For an internal combustion engine to attain greater fuel economy and performance per amount of emissions, variable valve-timing is often used. In this study, a PD controller for an electric driven planetary gear Variable Valve Timing (VVT) system is designed. The model under study consists of an electric motor integrated with a planetary gear system. The phase angle of the camshaft is controlled by VVT for the required torque and engine speed. A classical PD controller is designed using the root locus method, which is then benchmarked against a GA-optimized PD controller. Finally, a simulation study is carried out which demonstrates that GA-optimized controller has better performance and capability to maintain an optimum phase angle for maximum brake power and regulation of the fuel and air mixture.

1. Introduction

There have been various advancements in internal combustion engines, primarily due to emissions standards and regulations. Since harmful gases such as $CO, N{O}_x$ are released in case of incomplete combustion, Variable Valve Timing is employed to operate the valves for the intake and exhaust of fuel, air, and exhaust gases in the combustion chamber. As a result, emissions can be reduced, which also leads to fuel conservation and increased efficiency.
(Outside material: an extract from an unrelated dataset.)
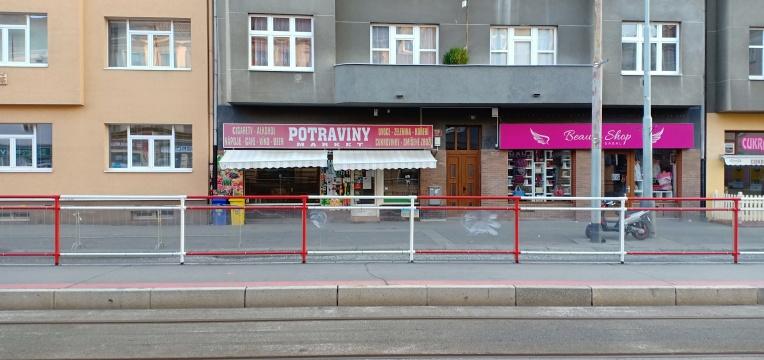 Supermarket kecil tempat kami biasa beli kebutuhan sehari hari di U Kastanu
In general, VVTs are hydraulic systems. Hydraulic VVTs, however, have limitations, which include the change in response and performance characteristics due to changes in operating conditions such as temperature and oil viscosity. This led to the study of other types of VVT systems, such as electro-pneumatic, electro-magnetic, cam-less, and electric planetary systems. Comparing electric motor-driven VVT systems to hydraulic VVT systems has led to concur that electrical VVT systems are independent of engine oil pressure, hence offering better operational performance and emissions.

As far as closed-loop control design for the VVT systems is concerned, a linear controller using loop-shaping has been investigated by Paden et al. [1]. Similarly, in [2], a feedforward/feedback controller was studied for an HCCI combustion engine. Moreover, multi-parametric model predictive control has widely been used for the design of VVT systems [3,4]. Finally, in [5,6], an ${\ell }_2 {\ell }_{\infty }$, and $H_{\infty }$controller was investigated in the context of VVT control. GA optimization, however, has not been used for the control design of electric planetary VVT, but it is an effective approach due to its ability to search through large design spaces and determine optimal solutions. Therefore, in this study, a GA-based VVT controller is investigated. In correspondence, a root locus-tuned PD controller is also developed and performance is compared between these two controllers.

2. Linear Model Development

The simplified linear VVT model is explained in [5,6]. In this study, however, certain assumptions are made; for example, the dynamics of the ring gear are ignored because of the high inertia of the engine flywheel and crankshaft; the camshaft load which is the disturbance parameter in the control system is also ignored for model simplification.

2.1. Motor Dynamics

The relationship between the voltage drop across the armature circuit and the torque produced by the motor is represented by $G_e\left(s\right)$ in Equation (1). Armature resistance, inductance, motor torque constant, and back emf of the motor are represented by $L_m$, $R_m$, $K_{\tau }$ and $K_m,$ respectively.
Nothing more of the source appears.